Processing of a ‘living’ ancient language: Issues and Insights from Chinese
  • Speaker: Dr. Chu-ren Huang (The HongKong Polytechnic University, P.R. China)
  • Abstract: An inherited ancient language is an ancient language that has a living language as its direct descendent. In this talk, we further define a living ancient language as an inherited language that has some significant linguistic components retained by its living descendant. Ancient Chinese, with its orthographic system retained in modern Mandarin, is a clear example. As such, the processing of a living ancient language poses unique challenges and opportunities at the same time. The common challenges include how to differentiate an ancient language from a similar language or a variety, how to differentiate descendants from different periods, the likely occurrences of faux amis, and how to deal with ‘code mixing’ of the ancient language and its living descendant when the codes of the two languages are very similar or even identical. The challenges unique to Chinese include that identical character strings may need to be segmented or chunked differently in ancient and living languages. The unique opportunities include the use of the retained component as constant to identify changes and variations, the possibility to apply extrapolation (when an adjacent model is known) and interpolation (when prior and later models are known) to build language models, and the application of an end-to-end (instead of point-to-point) study of the diachronic changes through time. In this talk, I will elaborate on these important issues with an emphasis on several examples of how these unique opportunities are leveraged to inform us of the cultural, environmental, and societal changes that may (or may not) have been documented historically.


When the past meets the future at Odessus
  • Speaker: Dr. Thea Sommerschield (Ca’ Foscari University of Venice, Italy)
  • Bio: Thea Sommerschield is a Marie Skłodowska-Curie fellow at Ca’ Foscari University of Venice. Her research uses machine learning to study the epigraphic cultures of the ancient Mediterranean world. Since obtaining her DPhil in Ancient History (University of Oxford), she has been the Ralegh Radford Rome Awardee at the British School at Rome, Fellow in Hellenic Studies at Harvard’s CHS and Research Innovator at Google Cloud. She co-led the Pythia (EMNLP, 2019) and Ithaca (Nature, 2022) projects, and works extensively on Sicilian epigraphy.

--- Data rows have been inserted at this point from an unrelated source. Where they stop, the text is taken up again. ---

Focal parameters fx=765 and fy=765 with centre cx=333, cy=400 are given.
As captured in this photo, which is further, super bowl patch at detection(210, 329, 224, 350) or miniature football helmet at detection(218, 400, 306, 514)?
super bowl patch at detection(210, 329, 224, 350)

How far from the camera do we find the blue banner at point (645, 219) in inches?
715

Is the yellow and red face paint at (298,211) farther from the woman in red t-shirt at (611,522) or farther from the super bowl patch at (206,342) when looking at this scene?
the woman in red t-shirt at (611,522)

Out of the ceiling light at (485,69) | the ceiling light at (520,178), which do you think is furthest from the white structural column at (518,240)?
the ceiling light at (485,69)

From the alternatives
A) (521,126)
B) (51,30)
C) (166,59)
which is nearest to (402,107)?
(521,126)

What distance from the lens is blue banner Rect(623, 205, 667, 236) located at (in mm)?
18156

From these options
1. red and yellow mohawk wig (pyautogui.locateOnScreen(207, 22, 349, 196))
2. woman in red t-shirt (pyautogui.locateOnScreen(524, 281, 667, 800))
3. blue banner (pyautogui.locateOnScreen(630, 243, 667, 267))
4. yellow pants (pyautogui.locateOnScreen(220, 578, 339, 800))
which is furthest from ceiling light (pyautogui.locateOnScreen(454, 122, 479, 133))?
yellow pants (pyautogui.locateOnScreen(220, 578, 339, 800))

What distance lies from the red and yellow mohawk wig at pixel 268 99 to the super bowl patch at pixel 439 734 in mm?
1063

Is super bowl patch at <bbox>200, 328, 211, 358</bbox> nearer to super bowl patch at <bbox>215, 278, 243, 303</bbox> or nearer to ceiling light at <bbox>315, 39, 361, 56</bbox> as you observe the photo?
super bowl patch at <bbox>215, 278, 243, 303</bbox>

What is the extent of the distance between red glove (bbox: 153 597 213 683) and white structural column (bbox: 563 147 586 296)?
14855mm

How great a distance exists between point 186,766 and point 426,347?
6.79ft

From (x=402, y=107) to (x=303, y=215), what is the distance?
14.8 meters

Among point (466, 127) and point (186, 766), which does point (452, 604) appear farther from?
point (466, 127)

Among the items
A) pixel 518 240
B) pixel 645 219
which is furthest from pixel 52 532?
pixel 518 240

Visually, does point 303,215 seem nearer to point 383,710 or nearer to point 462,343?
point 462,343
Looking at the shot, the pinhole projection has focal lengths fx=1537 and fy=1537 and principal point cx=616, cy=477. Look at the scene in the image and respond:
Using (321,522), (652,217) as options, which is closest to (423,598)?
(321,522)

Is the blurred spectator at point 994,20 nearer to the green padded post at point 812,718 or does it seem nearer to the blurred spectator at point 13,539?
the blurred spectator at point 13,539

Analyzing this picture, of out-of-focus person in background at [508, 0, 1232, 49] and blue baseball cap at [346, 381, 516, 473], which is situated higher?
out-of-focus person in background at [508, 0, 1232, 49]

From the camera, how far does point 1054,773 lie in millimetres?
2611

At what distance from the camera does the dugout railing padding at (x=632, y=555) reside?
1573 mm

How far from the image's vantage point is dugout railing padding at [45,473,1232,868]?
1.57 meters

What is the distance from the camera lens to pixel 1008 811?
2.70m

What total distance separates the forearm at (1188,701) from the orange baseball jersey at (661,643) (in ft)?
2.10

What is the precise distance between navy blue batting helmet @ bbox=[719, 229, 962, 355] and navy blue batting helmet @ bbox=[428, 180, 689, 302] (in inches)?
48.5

  • Abstract: Ancient languages preserve the cultures and histories of the past. However, their study is fraught with difficulties, and experts must tackle a range of challenging tasks, from deciphering lost languages to restoring damaged inscriptions. Technological aids have long supported these efforts, yet recent advances in Machine Learning have catalysed revolutionary shifts in the Humanities, akin to the impact of microscopes and telescopes on scientific exploration. This talk will survey some of the main tasks, trends and transformations in the multifaceted field of Machine Learning for Ancient Languages, inspired and guided by my personal experience in this domain. We will retrace the progress in ML techniques now at the disposal of historical researchers, and chart some of the main contributions to this dynamic field. We will address some of the many extant challenges (such as bias, interpretable outputs and uneven digitisation standards), and discuss promising directions for future advancement.
    The main takeaway of this talk is the pivotal role of active collaboration between specialists from both domains in producing impactful and compelling scholarship.


Harnessing Multilingual Models for Ancient Language Processing
  • Speaker: Dr. Gabriel Stanovsky (Hebrew University of Jerusalem, Israel)
  • Bio: Dr. Gabriel Stanovsky is a senior lecturer (assistant professor) in the school of computer science & engineering at the Hebrew University of Jerusalem, and a research scientist at the Allen Institute for AI (AI2). He did his postdoctoral research at the University of Washington and AI2 in Seattle, working with Prof. Luke Zettlemoyer and Prof. Noah Smith, and his PhD with Prof. Ido Dagan at Bar-Ilan University. He is interested in developing natural language processing models which deal with real-world texts and help answer multi-disciplinary research questions, in archeology, law, medicine, and more. His work has received awards at top-tier venues, including ACL, NAACL, and CoNLL, and recognition in popular journals such as Science and New Scientist, and The New York Times.
  • Abstract: Recent years have seen large language models (LLMs) enabling progress in all NLP tasks. However, LLMs seem predicated on massive-scale raw training data, which currently limits their application only to modern languages with strong online presence. In this talk I’ll explore the question: How can ancient language processing benefit from recent strides in NLP, despite the limited amount of available data? I’ll argue that a promising avenue to achieve this is by leveraging data in modern languages in conjunction with small-scale ancient language corpora. Towards that end, I’ll present a multi-lingual LLM which achieves state-of-the-art performance for the Akkadian language, as well as a thorough evaluation of its performance. Finally, I’ll discuss future work enabled by such LLMs for ancient language processing.